··· GIVEN PASSAGE ···

Undergraduate Colloquium Fall 2003
August 26     NO COLLOQUIUM

September 2     Gordan Savin
Square-Triangular Numbers
Abstract: Some numbers can be laid out in some shape. For example, a square number, n^2, can be arranged in the shape of an n n square. Similarly, a triangular number is a number that can be arranged in the shape of a triangle, such as the number 10:
   x x
  x x x
 x x x x

A square-triangular number is, of course, a number which is both a square and a triangular number. A natural question to ask is whether there are any such numbers other than 1. Simple calculations show that the first few triangular numbers are: 1, 3, 6, 10, 15, 21, 36, 45, 66, 78, 91. In particular, we see that 36 is a square-triangular number. Can you find the next one? It is surprisingly large! Come to this lecture and learn how to find all square-triangular numbers.

For more information on this topic:
Joseph H. Silverman, A Friendly Introduction to Number Theory, 2e, Prentice-Hall 2001.

September 9     Peter Trapa
Six Degrees of Kevin Bacon and other Small World Phenomena
Abstract: Here's a version of a popular parlor game. Consider a graph whose vertices consist of all actors and actresses ever to appear in a movie. Connect two vertices by an edge if the corresponding actors or actresses appeared in the same movie. Now take any actor or actress in the connected component of Kevin Bacon and find the shortest path to Kevin. For example, start with Rudolph Valentino; he has a Kevin Bacon number of 3: Valentino was in Beyond the Rocks (1922) with Gloria Swenson who was in Airport (1975) with Erik Estrada who was in We Married Margo (2000) with Kevin Bacon.

···

▸ SET EXERCISE 1: Pull out each line of the rows that contains the word "distant", treating upper and lower case as different.

··· DATA ENTRIES ···

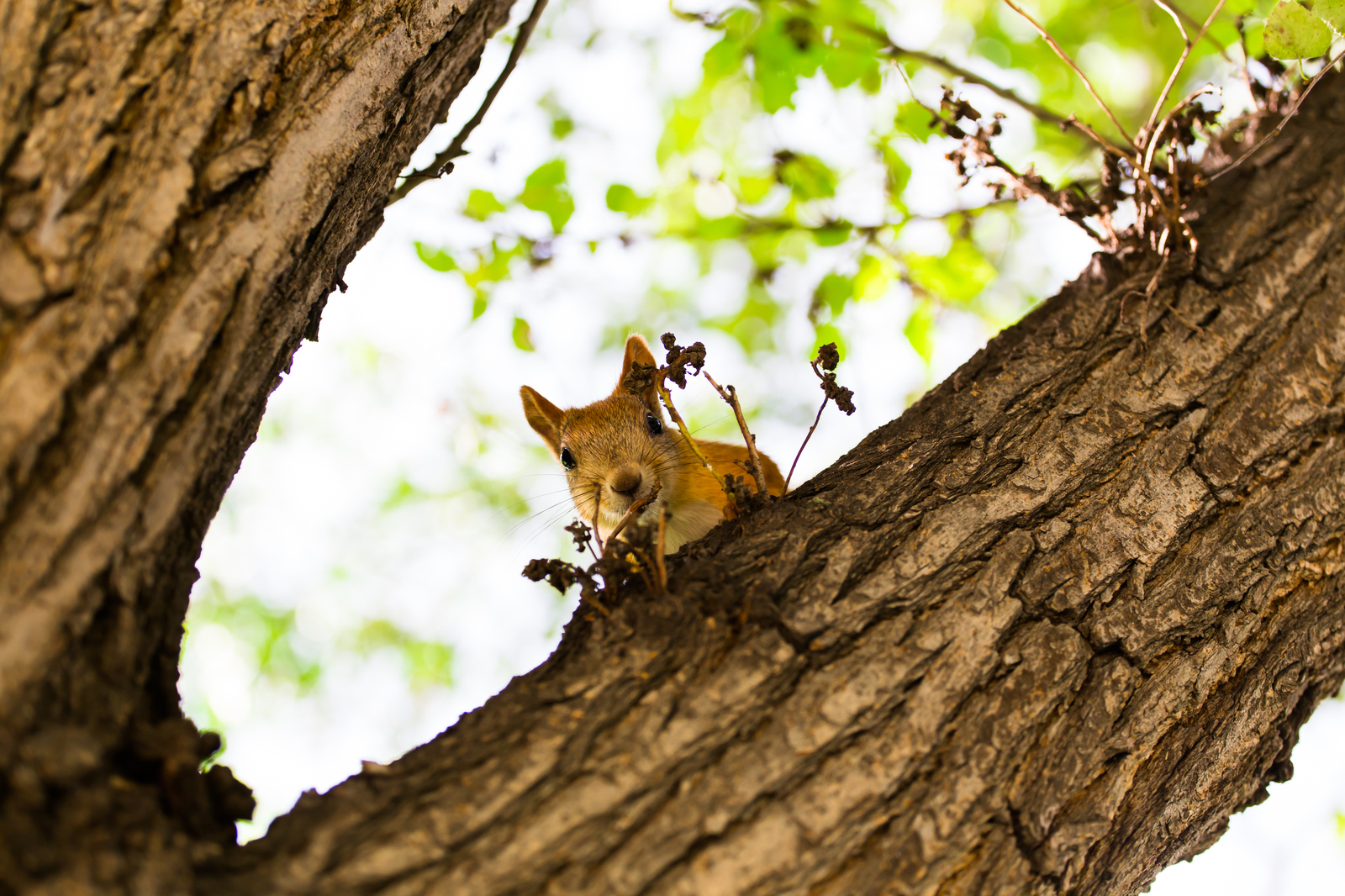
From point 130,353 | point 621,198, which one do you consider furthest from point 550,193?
point 130,353

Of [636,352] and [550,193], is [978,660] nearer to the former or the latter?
[550,193]

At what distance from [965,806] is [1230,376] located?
1.53 metres

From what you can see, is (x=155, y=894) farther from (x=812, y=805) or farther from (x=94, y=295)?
(x=812, y=805)

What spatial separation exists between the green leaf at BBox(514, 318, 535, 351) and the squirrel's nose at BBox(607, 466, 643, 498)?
0.83 m

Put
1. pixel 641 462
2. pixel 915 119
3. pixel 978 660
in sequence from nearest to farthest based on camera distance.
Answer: pixel 978 660 < pixel 915 119 < pixel 641 462

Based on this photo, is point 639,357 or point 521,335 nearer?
point 521,335

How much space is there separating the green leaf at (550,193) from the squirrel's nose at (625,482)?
4.19ft

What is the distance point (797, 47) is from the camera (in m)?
3.39

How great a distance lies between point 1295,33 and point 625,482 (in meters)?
2.95

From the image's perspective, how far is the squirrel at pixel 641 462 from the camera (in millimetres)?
4543

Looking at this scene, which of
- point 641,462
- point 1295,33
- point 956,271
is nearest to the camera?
point 1295,33

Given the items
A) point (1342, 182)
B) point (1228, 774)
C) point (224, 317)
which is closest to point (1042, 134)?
point (1342, 182)

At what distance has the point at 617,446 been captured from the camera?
4750 mm

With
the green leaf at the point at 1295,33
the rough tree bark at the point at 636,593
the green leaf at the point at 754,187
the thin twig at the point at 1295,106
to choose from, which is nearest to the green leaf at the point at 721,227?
the green leaf at the point at 754,187
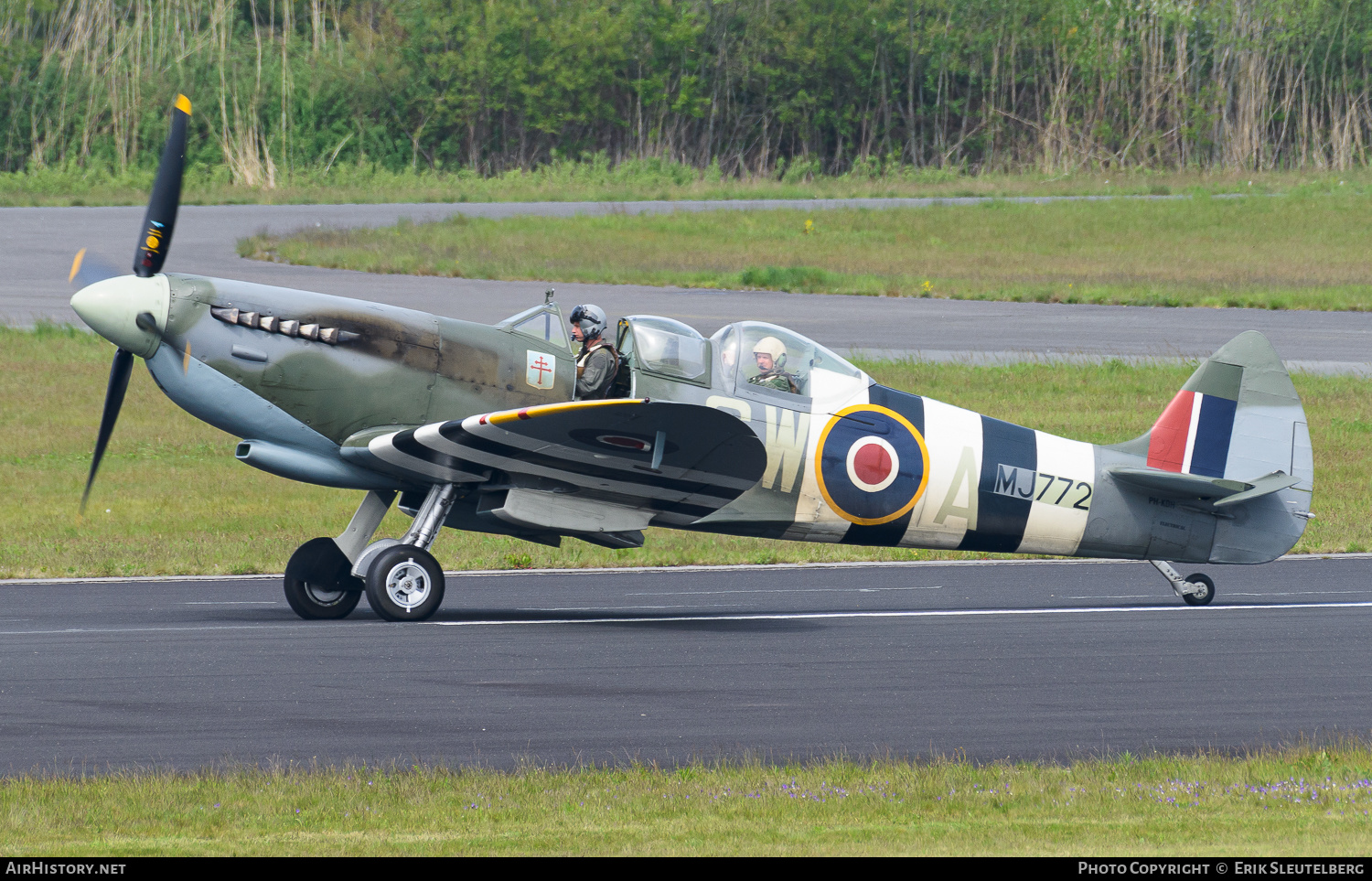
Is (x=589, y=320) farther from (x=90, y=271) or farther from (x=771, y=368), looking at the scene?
(x=90, y=271)

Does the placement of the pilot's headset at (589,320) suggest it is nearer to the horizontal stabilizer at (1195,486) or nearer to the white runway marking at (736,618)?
the white runway marking at (736,618)

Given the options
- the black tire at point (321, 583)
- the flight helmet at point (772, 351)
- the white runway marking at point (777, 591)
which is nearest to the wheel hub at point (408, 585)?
the black tire at point (321, 583)

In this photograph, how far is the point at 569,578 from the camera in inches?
606

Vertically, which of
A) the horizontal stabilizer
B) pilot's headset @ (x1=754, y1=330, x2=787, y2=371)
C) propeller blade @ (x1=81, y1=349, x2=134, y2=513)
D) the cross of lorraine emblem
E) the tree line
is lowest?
the horizontal stabilizer

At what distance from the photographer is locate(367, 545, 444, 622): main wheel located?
11938 mm

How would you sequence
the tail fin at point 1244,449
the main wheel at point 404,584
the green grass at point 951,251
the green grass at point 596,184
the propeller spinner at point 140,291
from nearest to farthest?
1. the propeller spinner at point 140,291
2. the main wheel at point 404,584
3. the tail fin at point 1244,449
4. the green grass at point 951,251
5. the green grass at point 596,184

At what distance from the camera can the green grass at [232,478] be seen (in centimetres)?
1658

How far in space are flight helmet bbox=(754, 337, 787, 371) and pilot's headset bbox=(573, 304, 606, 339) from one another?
1.21 metres

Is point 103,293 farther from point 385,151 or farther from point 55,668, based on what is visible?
point 385,151

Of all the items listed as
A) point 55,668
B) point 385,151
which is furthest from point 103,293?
point 385,151

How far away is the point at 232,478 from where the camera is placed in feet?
66.6

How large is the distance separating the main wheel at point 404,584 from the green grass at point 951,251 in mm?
22016


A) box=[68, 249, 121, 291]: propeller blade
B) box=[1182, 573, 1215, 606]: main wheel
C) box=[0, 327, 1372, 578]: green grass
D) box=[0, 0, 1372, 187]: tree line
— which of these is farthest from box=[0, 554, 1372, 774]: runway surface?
box=[0, 0, 1372, 187]: tree line

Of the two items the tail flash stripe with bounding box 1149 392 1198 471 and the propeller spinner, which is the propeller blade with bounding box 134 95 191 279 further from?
the tail flash stripe with bounding box 1149 392 1198 471
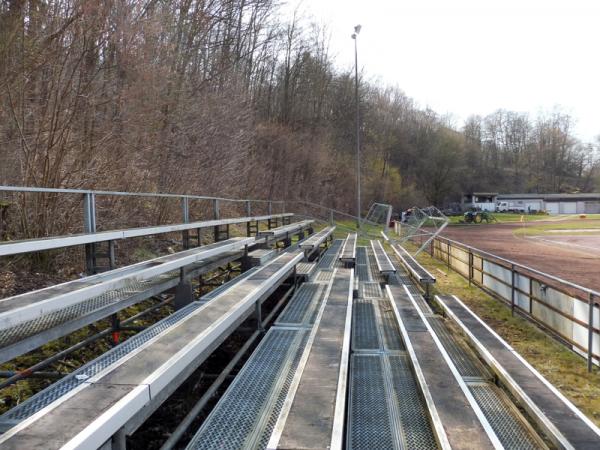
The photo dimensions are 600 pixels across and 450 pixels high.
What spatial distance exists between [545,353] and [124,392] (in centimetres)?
537

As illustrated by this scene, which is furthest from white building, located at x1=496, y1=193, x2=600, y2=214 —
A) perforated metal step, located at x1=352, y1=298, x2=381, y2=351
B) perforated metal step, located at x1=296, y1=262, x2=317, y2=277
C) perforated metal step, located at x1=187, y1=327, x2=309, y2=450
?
perforated metal step, located at x1=187, y1=327, x2=309, y2=450

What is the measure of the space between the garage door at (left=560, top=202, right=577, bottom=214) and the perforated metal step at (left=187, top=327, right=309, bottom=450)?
255 ft

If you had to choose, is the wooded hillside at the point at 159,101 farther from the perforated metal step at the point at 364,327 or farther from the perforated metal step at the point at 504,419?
the perforated metal step at the point at 504,419

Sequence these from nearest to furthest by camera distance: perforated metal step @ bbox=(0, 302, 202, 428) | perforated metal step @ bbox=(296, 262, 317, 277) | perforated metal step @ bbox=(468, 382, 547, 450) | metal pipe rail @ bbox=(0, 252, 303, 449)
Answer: metal pipe rail @ bbox=(0, 252, 303, 449) → perforated metal step @ bbox=(0, 302, 202, 428) → perforated metal step @ bbox=(468, 382, 547, 450) → perforated metal step @ bbox=(296, 262, 317, 277)

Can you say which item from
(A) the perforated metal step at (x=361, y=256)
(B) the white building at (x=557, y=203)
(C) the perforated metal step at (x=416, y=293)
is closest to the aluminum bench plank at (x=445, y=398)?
(C) the perforated metal step at (x=416, y=293)

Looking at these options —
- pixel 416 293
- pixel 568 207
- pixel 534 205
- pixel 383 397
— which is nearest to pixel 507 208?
pixel 534 205

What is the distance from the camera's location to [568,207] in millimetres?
70438

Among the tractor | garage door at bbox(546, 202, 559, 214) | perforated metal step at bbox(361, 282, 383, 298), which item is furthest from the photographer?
garage door at bbox(546, 202, 559, 214)

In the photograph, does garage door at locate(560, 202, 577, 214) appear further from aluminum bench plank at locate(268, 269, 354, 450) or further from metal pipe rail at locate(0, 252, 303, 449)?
metal pipe rail at locate(0, 252, 303, 449)

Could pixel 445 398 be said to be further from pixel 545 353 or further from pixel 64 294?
pixel 545 353

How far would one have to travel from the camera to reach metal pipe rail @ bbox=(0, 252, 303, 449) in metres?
1.94

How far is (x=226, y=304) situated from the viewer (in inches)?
173

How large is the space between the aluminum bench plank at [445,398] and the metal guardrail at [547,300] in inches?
71.2

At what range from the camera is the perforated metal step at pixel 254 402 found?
2.69 meters
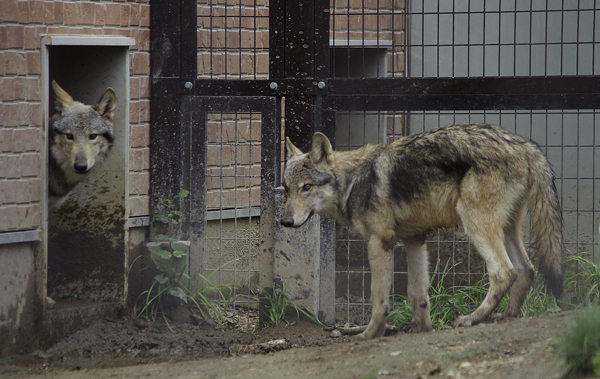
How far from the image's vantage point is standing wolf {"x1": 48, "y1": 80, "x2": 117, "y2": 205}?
5035mm

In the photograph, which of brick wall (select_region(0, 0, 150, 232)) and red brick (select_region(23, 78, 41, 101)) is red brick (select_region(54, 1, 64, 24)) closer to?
brick wall (select_region(0, 0, 150, 232))

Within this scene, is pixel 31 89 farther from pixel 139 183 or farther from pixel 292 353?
pixel 292 353

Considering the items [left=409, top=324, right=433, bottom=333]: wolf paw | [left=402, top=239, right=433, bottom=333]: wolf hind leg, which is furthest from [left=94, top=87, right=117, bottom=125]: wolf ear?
[left=409, top=324, right=433, bottom=333]: wolf paw

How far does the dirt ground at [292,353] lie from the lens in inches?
130

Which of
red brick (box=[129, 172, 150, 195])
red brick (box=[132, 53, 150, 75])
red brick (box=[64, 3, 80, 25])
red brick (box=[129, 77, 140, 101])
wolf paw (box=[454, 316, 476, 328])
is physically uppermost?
red brick (box=[64, 3, 80, 25])

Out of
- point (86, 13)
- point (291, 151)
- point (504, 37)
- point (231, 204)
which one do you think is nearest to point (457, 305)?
point (291, 151)

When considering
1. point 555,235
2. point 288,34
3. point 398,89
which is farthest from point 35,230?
point 555,235

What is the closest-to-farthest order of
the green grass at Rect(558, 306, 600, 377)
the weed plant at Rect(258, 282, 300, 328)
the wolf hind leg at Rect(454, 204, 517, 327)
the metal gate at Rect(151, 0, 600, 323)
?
the green grass at Rect(558, 306, 600, 377)
the wolf hind leg at Rect(454, 204, 517, 327)
the metal gate at Rect(151, 0, 600, 323)
the weed plant at Rect(258, 282, 300, 328)

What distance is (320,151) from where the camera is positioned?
4.80m

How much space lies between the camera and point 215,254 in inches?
245

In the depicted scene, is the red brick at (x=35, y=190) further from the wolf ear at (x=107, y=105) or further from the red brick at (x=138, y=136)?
the red brick at (x=138, y=136)

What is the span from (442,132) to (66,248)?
333cm

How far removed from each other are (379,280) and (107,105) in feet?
8.87

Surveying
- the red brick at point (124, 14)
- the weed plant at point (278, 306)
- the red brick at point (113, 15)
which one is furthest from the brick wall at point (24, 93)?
the weed plant at point (278, 306)
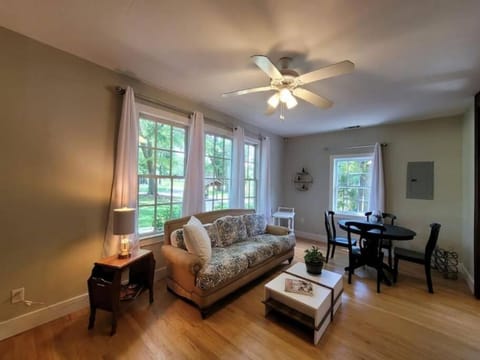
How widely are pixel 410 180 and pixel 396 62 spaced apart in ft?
9.40

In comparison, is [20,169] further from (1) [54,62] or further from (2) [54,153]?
(1) [54,62]

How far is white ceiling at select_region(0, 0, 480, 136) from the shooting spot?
151cm

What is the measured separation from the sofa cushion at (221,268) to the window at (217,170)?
1.20 m

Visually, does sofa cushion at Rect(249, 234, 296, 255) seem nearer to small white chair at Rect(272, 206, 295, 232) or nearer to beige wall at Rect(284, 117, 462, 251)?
small white chair at Rect(272, 206, 295, 232)

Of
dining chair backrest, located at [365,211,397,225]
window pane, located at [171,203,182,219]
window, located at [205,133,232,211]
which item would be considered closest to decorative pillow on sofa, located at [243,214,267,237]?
window, located at [205,133,232,211]

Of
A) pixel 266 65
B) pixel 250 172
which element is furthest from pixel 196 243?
pixel 250 172

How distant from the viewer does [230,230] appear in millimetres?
3193

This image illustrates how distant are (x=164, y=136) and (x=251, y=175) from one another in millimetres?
2257

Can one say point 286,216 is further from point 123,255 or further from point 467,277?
point 123,255

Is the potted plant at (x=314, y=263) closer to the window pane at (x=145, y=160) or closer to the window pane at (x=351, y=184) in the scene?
the window pane at (x=145, y=160)

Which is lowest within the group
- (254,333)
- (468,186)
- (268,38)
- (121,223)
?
(254,333)

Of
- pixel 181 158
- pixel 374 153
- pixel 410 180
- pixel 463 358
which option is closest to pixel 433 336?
pixel 463 358

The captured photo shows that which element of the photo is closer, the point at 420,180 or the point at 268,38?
the point at 268,38

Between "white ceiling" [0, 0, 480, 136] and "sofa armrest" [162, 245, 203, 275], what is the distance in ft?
6.90
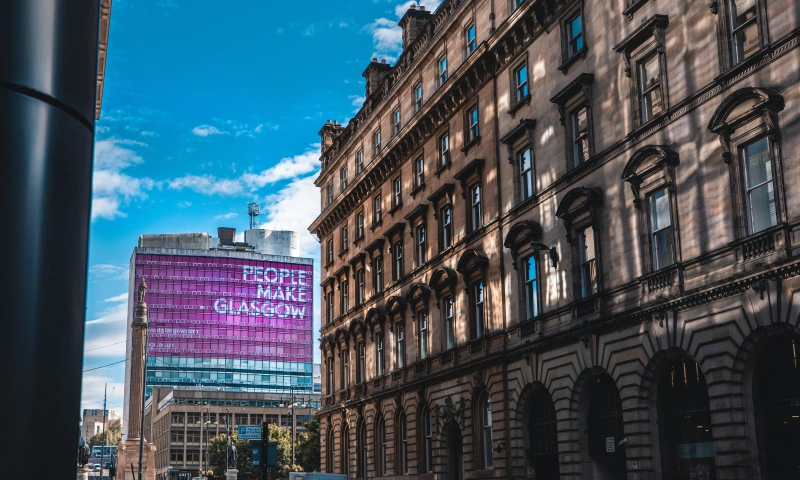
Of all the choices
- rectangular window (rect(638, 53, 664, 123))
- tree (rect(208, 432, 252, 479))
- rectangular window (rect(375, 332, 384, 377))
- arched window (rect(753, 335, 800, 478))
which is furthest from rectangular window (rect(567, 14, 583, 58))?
tree (rect(208, 432, 252, 479))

···

▸ SET EXERCISE 2: Update the colloquium listing's section from "September 2     Gordan" up to and including "all square-triangular numbers." by putting "talk" in place of "lecture", and give that section in full.

▸ EXPECTED ANSWER 1:
How distant from the viewer does [230,230] appear in millimetres?
This image illustrates how distant are (x=164, y=136) and (x=251, y=175) from one another in millimetres?

▸ EXPECTED ANSWER 2:
September 2     Gordan Savin
Square-Triangular Numbers
Abstract: Some numbers can be laid out in some shape. For example, a square number, n^2, can be arranged in the shape of an n n square. Similarly, a triangular number is a number that can be arranged in the shape of a triangle, such as the number 10:
   x x
  x x x
 x x x x

A square-triangular number is, of course, a number which is both a square and a triangular number. A natural question to ask is whether there are any such numbers other than 1. Simple calculations show that the first few triangular numbers are: 1, 3, 6, 10, 15, 21, 36, 45, 66, 78, 91. In particular, we see that 36 is a square-triangular number. Can you find the next one? It is surprisingly large! Come to this talk and learn how to find all square-triangular numbers.